Bien sûr, les tricheurs (ceux qui profitent de l’altruisme dominant tout en ayant un comportement purement égoïste) sont la plaie des groupes altruistes mais des règles adéquates peuvent permettre de réduire leurs nuisances.

Des groupes aux nations

Contrairement à ce que pensent fréquemment les nationalistes, les nations ne sont pas naturelles ; elles sont des constructions historiques et culturelles mais ce sont les comportements  que la pression de sélection de groupe a favorisés qui ont été mis à profit pour la création de ces très grands groupes que sont les nations, lesquelles sont pensées par leurs membres comme des groupes étendus. Ces très grands groupes n’auraient pas pu être fondés à partir de comportements égoïstes (ou à partir de « l’amour de soi » comme le prétendait Rousseau). L’existence des nations repose sur l’existence de comportements innés de solidarité (altruisme et partage) avec les membres du groupe d’appartenance.
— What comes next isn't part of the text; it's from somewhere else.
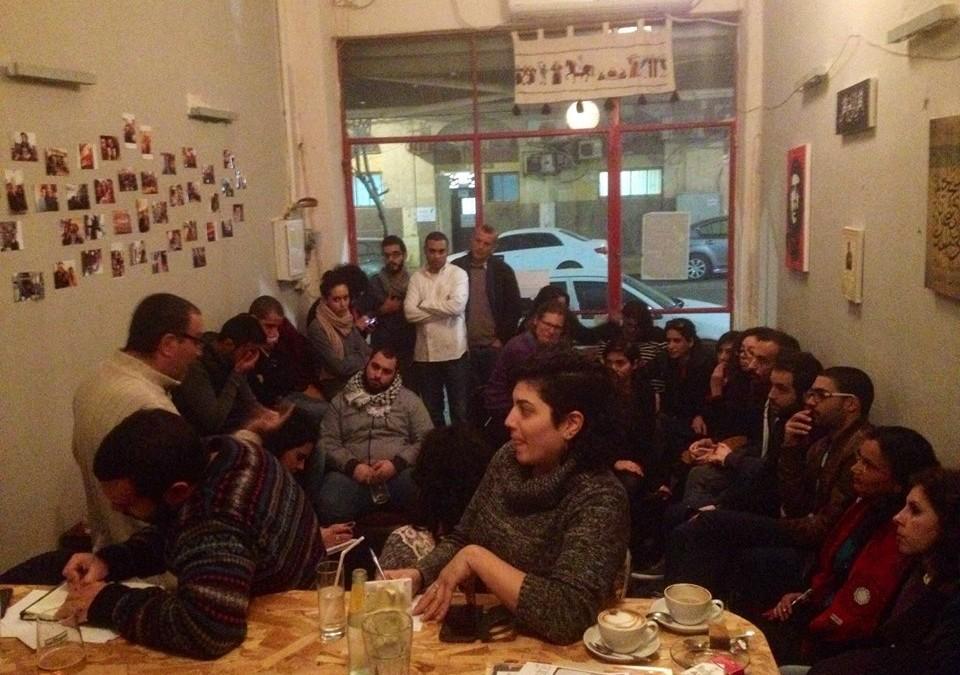 تسجيل ندوة زيارة العرب للأراضي الفلسطينية المحتلّة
Evelyne Heyer, qui est professeure d’anthropologie génétique au Muséum d’histoire naturelle, a écrit dans un livre intitulé « L’odyssée des gènes » : ‘’En revanche, il est un trait qui semble constitutif de la nature humaine : l’ethnocentrisme, le fait de préférer son groupe. Dans la plupart des sociétés, il existe un terme valorisant pour définir son propre groupe (l’endogroupe) et dépréciatif pour désigner les « autres », ceux extérieurs à son groupe. La psychologie sociale a même défini le concept de « groupe minimal », c’est-à-dire la définition minimale d’un groupe pour que ses membres éprouvent un sentiment d’appartenance au dit groupe’’ (« L’Odyssée des gènes » ; page 303). Et elle a ajouté : ’’Pourquoi l’espèce humaine est-elle « ethno-centrée » ? En termes évolutifs, une explication raisonnable est qu’il vaut mieux partager ses ressources avec quelqu’un de son groupe, qui pourra dans le futur vous rendre la pareille. Ce mécanisme de réciprocité fait de nous un être social particulièrement doué pour la coopération. Plusieurs travaux tendent à montrer que les personnes les plus coopératives seraient valorisées et rendues plus attractives pour la reproduction. Visiblement, l’évolution nous a amenés vers une voie qui nous permet de vivre en grands groupes, de coopérer même avec des individus qui ne nous sont pas apparentés’’ (« L’Odyssée des gènes » ; page 304). C’est donc à partir d’un socle comportemental inné (eu-socialité, ethnocentrisme, et sens de l’équité) que se sont construites les nations. Evelyne Heyer a écrit que ‘’depuis longtemps, les anthropologues ont bien documenté que chaque groupe humain a tendance à vouloir se démarquer de ses voisins. Pour ce faire, il va mettre en avant certains critères culturels qui deviendront identitaires’’ (« L’Odyssée des gènes » ; page 219). Cette tendance universelle qui a été soulignée notamment par Claude Lévi-Strauss et qui existait dans les petits groupes tribaux est toujours à l’œuvre au sein des populations modernes. Ainsi, Evelyne Heyer a noté que ‘’depuis la séparation de la Serbie et de la Croatie, chacun des deux pays tend à valoriser les éléments de vocabulaire qui les différencient le plus, alors qu’ils parlaient précédemment la même langue, le serbo-croate. Dans les périodes plus anciennes, au Paléolithique en Europe, les archéologues ont identifié des aires culturelles avec des ornements en coquillages distincts d’un territoire à l’autre’’ (« L’Odyssée des gènes » ; page 219).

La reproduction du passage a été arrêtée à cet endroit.